That could be. But are you sure your math is right? Square-of-the-distance only applies when the energy is propagated in all directions. (For example: it would apply perfectly to an H-bomb detonated in outer space.)
If that math were to hold up, the area of the 120-miler would be much larger than the 30-miler. Since it isn't, there's a focusing effect that's in play.
Here's what Wikipedia has to say:
In July 1962, the US carried out the Starfish Prime test, exploding a 1.44 megaton bomb 400 kilometres (250 mi) above the mid-Pacific Ocean. This demonstrated that the effects of a high-altitude nuclear explosion were much larger than had been previously calculated. Starfish Prime made those effects known to the public by causing electrical damage in Hawaii, about 1,445 kilometres (898 mi) away from the detonation point, knocking out about 300 streetlights, setting off numerous burglar alarms and damaging a microwave link.[8]
Starfish Prime was the first success in the series of United States high-altitude nuclear tests in 1962 known as Operation Fishbowl. Subsequent tests gathered more data on the high-altitude EMP phenomenon.
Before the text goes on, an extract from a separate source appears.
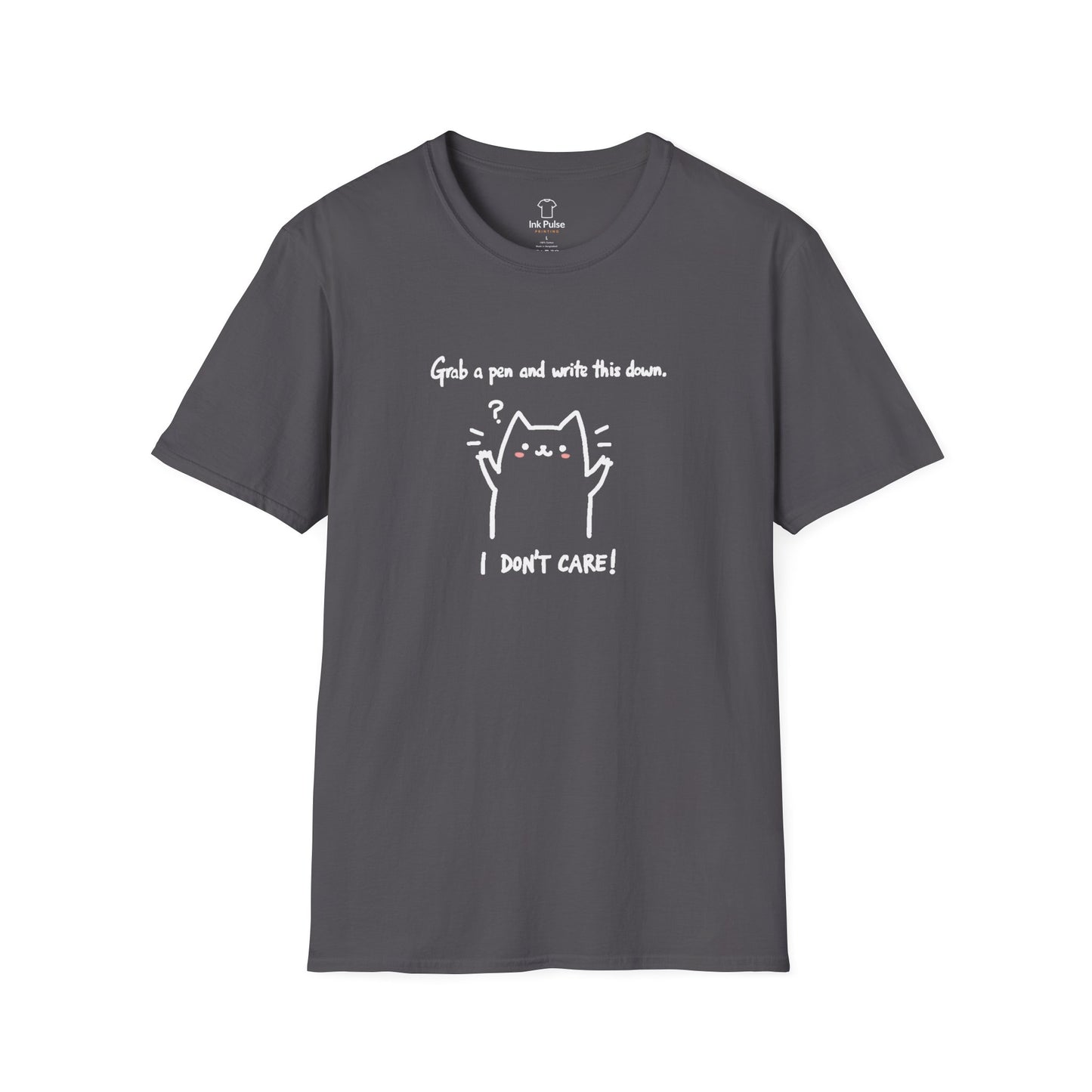Ink Pulse Print - Funny Cat Quote T-Shirt, Cute Animal Tee. (Produced in Australia)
The Bluegill Triple Prime and Kingfish high-altitude nuclear tests of October and November 1962 in Operation Fishbowl provided data that was clear enough to enable physicists to accurately identify the physical mechanisms behind the electromagnetic pulses.[9]
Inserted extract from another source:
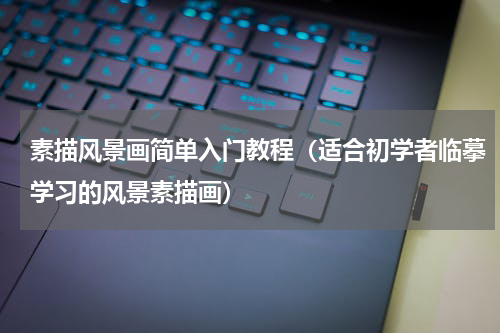 素描风景画简单入门教程（适合初学者临摹学习的风景素描画）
The EMP damage of the Starfish Prime test was quickly repaired because of the ruggedness (compared to today)[10] of Hawaii's electrical and electronic infrastructure.[citation needed]
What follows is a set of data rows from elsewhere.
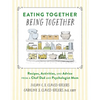 Eating Together, Being Together: Recipes, Activities, and Advice from a Chef Dad and Psychologist Mom - Hardcover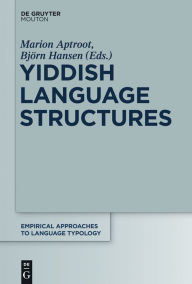 Title: Yiddish Language Structures / Edition 1, Author: Marion Aptroot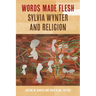 Words Made Flesh: Sylvia Wynter and Religion
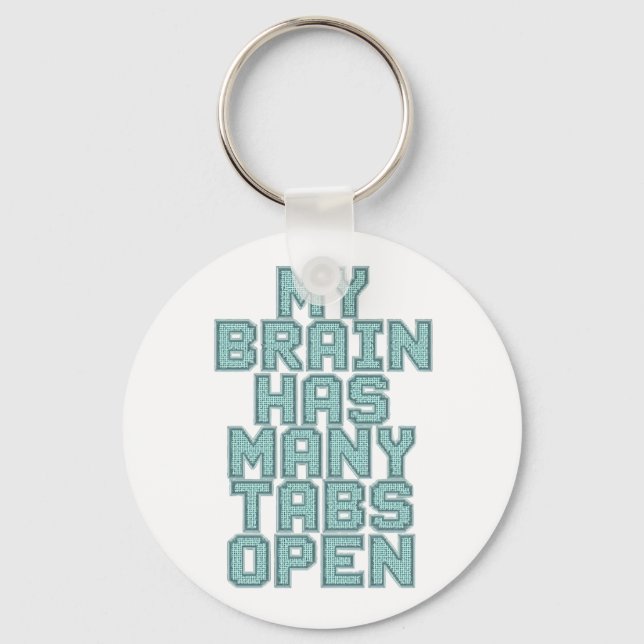 Funny "My Brain Has Many Tabs Open" Quote Key Ring (Front)
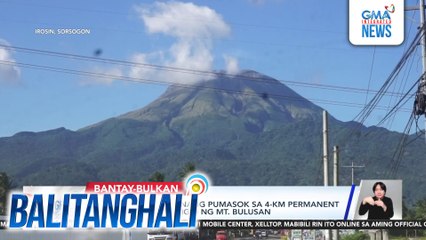 Sorsogon LGU, naghahanda kasunod ng na-monitor na mga aktibidad ng Bulkang Bulusan | Balitanghali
The relatively small magnitude of the Starfish Prime EMP in Hawaii (about 5.6 kilovolts/metre) and the relatively small amount of damage (for example, only 1 to 3 percent of streetlights extinguished)[11] led some scientists to believe, in the early days of EMP research, that the problem might not be significant. Newer calculations[10] showed that if the Starfish Prime warhead had been detonated over the northern continental United States, the magnitude of the EMP would have been much larger (22 to 30 kV/m) because of the greater strength of the Earth's magnetic field over the United States, as well as its different orientation at high latitudes. These calculations, combined with the accelerating reliance on EMP-sensitive microelectronics, heightened awareness that EMP could be a significant problem.